EXCERPTED PASSAGE -
▽
Rate cut comes on top of previous 50-point cut last week
Pete Evans · CBC News · Posted: Mar 13, 2020 2:20 PM ET |
The Bank of Canada has made an unexpected rate cut, cutting the central bank’s benchmark interest rate by 50 basis points to 0.75 per cent.
The central bank already cut its rate to 1.25 per cent at a previously scheduled meeting on March 4 to help counteract the impact of the coronavirus. Friday’s decision takes that one step further.
“This unscheduled rate decision is a proactive measure taken in light of the negative shocks to Canada’s economy arising from the COVID-19 pandemic and the recent sharp drop in oil prices,” the bank said.
Under normal circumstances, the bank meets every six weeks to set its interest rate, and only takes action outside of those time frames when the situation calls for it.
Friday’s decision shows just how seriously Canadian policy-makers are taking the coronavirus situation.
“As we’ve seen by the rapid-fire moves, you know, we could see another rate cut by the bank,” said Doug Porter, chief economist with the Bank of Montreal.
△
PROBLEMS TO SOLVE -
1. In the Bank of Canada rate cut article, on what date did the bank hold the previously scheduled meeting where it cut its rate to 1.25 per cent?
2. Please continue the Bank of Canada rate cut article, starting right after its final sentence.

DATA RECORDS -
▽
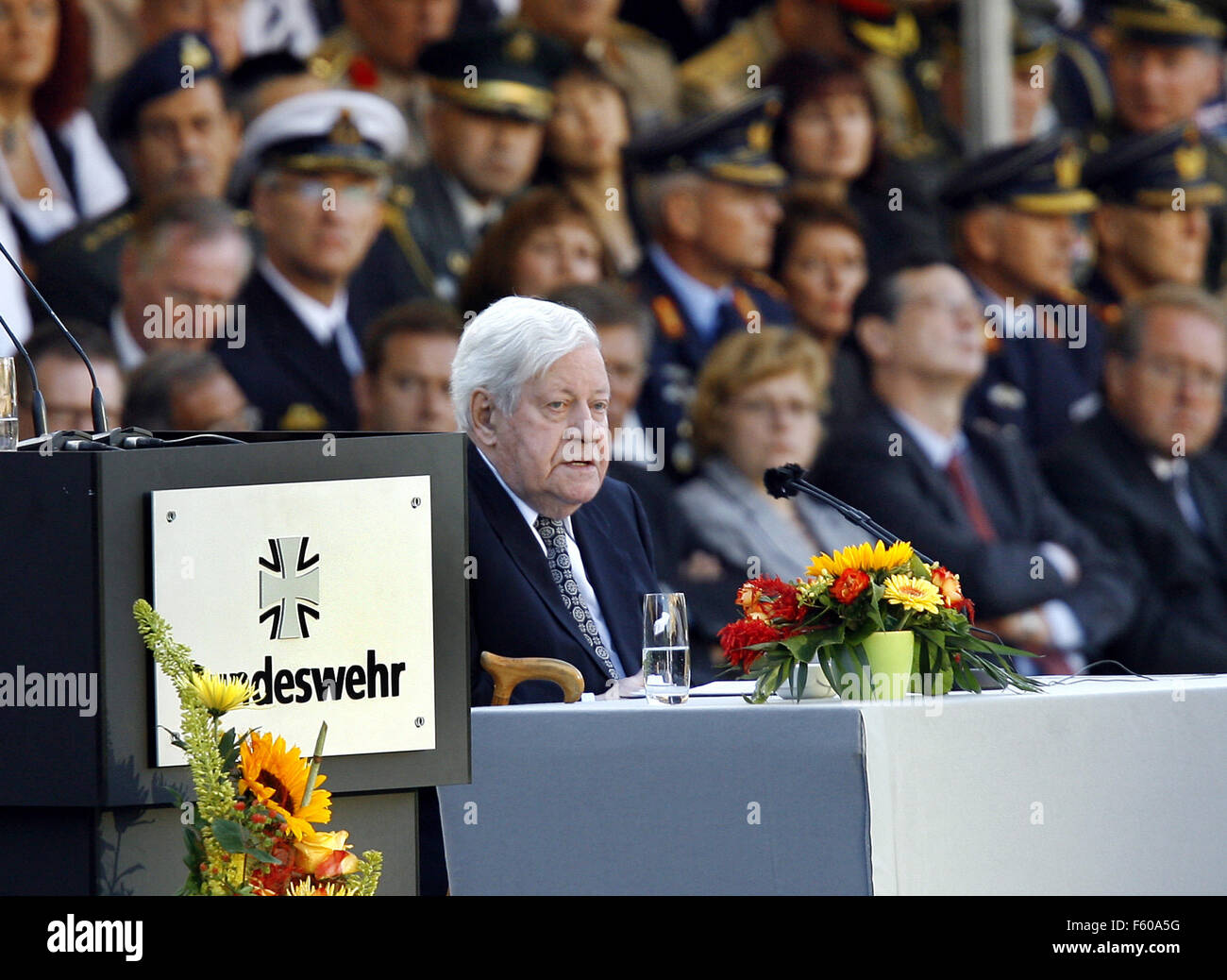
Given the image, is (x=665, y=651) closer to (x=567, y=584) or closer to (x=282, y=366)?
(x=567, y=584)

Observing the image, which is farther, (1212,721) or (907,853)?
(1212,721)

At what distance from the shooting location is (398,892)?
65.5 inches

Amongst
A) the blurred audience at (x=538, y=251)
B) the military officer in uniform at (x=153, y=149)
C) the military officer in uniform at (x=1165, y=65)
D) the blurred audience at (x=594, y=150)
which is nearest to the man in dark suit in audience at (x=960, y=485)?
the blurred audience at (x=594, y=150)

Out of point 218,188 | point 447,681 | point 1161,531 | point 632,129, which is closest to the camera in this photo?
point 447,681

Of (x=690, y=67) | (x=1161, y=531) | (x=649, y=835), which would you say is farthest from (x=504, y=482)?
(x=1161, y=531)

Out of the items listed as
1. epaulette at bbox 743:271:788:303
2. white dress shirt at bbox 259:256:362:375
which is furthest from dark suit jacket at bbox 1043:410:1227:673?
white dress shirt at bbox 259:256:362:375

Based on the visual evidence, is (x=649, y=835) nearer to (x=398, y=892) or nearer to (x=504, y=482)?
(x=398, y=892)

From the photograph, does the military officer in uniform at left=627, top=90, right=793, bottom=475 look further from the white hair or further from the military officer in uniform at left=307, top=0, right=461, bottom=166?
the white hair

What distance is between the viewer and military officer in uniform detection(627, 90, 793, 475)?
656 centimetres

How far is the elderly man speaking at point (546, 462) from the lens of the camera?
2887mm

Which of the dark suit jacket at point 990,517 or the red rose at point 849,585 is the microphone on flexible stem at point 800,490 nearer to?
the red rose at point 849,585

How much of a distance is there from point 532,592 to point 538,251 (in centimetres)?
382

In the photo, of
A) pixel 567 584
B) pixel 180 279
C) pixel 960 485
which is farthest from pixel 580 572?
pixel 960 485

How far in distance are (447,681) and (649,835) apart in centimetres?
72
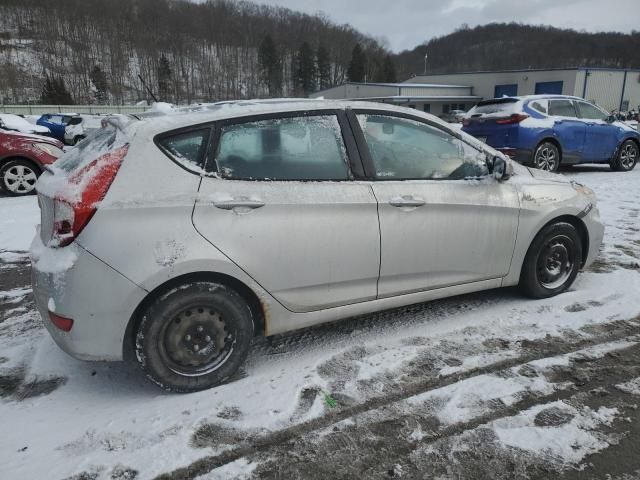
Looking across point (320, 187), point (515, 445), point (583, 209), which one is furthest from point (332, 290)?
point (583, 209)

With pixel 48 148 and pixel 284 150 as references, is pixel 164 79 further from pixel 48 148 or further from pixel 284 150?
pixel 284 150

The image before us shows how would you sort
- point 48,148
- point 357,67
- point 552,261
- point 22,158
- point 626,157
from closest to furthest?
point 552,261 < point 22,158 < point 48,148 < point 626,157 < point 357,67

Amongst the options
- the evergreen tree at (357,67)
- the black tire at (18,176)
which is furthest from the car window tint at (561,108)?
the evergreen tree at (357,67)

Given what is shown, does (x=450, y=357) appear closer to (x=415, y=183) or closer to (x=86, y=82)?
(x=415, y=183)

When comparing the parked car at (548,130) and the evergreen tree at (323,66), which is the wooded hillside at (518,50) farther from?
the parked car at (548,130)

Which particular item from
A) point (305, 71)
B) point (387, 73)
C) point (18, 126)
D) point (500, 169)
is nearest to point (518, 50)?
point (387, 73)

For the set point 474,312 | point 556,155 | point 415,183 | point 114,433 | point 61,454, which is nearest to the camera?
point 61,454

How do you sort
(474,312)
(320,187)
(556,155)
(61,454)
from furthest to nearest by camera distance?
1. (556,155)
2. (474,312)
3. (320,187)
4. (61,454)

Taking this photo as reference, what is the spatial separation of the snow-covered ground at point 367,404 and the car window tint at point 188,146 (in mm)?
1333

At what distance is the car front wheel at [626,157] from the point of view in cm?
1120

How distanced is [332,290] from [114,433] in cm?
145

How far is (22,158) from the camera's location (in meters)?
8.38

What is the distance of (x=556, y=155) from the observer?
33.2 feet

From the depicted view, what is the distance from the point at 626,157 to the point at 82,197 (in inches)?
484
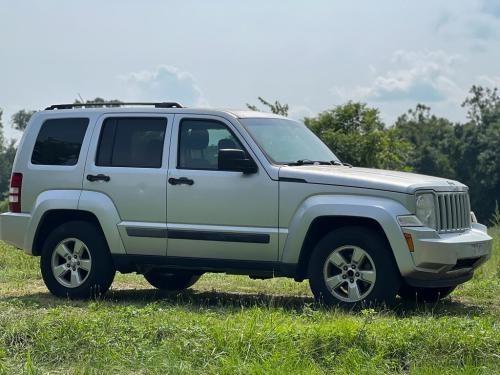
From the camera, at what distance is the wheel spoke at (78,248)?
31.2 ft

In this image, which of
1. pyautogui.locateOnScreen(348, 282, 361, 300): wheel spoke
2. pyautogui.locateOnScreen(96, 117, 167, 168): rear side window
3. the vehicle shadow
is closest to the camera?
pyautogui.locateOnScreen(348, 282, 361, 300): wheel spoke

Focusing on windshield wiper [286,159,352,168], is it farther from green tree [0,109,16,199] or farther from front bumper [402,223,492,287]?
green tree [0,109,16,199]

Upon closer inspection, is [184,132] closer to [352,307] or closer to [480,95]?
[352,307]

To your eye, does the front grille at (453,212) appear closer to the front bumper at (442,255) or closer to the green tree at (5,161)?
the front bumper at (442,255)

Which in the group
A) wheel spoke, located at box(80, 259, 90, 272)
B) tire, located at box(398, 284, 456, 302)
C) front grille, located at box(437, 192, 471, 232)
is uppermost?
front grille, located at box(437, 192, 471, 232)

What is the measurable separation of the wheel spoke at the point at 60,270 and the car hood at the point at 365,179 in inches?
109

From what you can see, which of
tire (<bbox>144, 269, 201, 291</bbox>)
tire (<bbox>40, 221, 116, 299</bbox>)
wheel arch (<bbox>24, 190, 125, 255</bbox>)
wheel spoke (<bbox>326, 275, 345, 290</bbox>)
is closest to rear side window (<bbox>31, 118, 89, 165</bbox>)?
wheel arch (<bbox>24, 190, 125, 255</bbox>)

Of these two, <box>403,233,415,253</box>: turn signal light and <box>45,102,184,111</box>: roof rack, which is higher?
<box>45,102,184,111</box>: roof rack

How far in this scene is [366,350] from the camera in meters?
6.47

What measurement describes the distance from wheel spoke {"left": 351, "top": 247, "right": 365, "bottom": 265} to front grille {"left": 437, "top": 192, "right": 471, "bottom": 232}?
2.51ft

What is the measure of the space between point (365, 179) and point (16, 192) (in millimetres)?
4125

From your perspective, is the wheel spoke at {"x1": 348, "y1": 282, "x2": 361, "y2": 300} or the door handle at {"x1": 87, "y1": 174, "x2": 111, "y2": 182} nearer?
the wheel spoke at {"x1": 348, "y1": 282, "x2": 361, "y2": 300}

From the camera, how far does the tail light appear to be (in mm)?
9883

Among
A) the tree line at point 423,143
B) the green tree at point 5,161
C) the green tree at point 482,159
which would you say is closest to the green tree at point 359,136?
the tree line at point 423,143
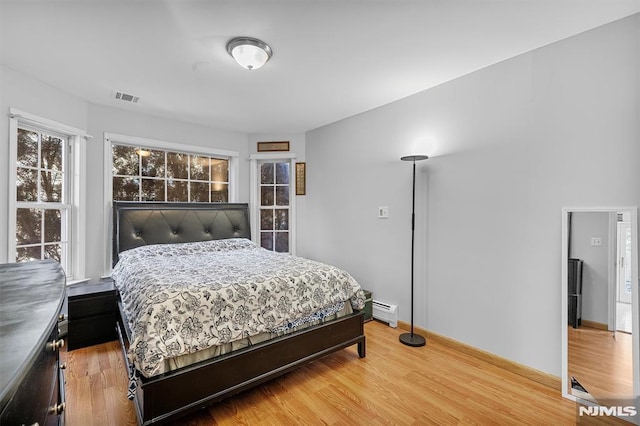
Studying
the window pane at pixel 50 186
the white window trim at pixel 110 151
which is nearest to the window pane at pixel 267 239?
△
ANSWERS BY ITEM NUMBER -
1. March 4

2.
The bank’s next scheduled rate decision is set for April 15, at which point the central bank says it will “provide a full update of its outlook for the Canadian and global economies.”
Porter thinks the bank will indeed cut again, but likely not before that scheduled meeting. “At this point, we’re penciling in another 50-basis-point cut … which will take them down to 0.25, which is as low as we got during the financial crisis.”
The bank’s rate impacts the rates that Canadian savers and borrowers get for things like savings accounts and mortgages.
All things being equal, the bank raises its rate when it wants to cool down an economy that is overheating with high inflation. It cuts when it wants to encourage people to borrow, spend and invest.
The global coronavirus pandemic has many worrying about what will happen to Canada’s economy as workers are quarantined and trade routes grind to a halt.
The Royal Bank of Canada said Friday it expects Canada to go into a recession later this year.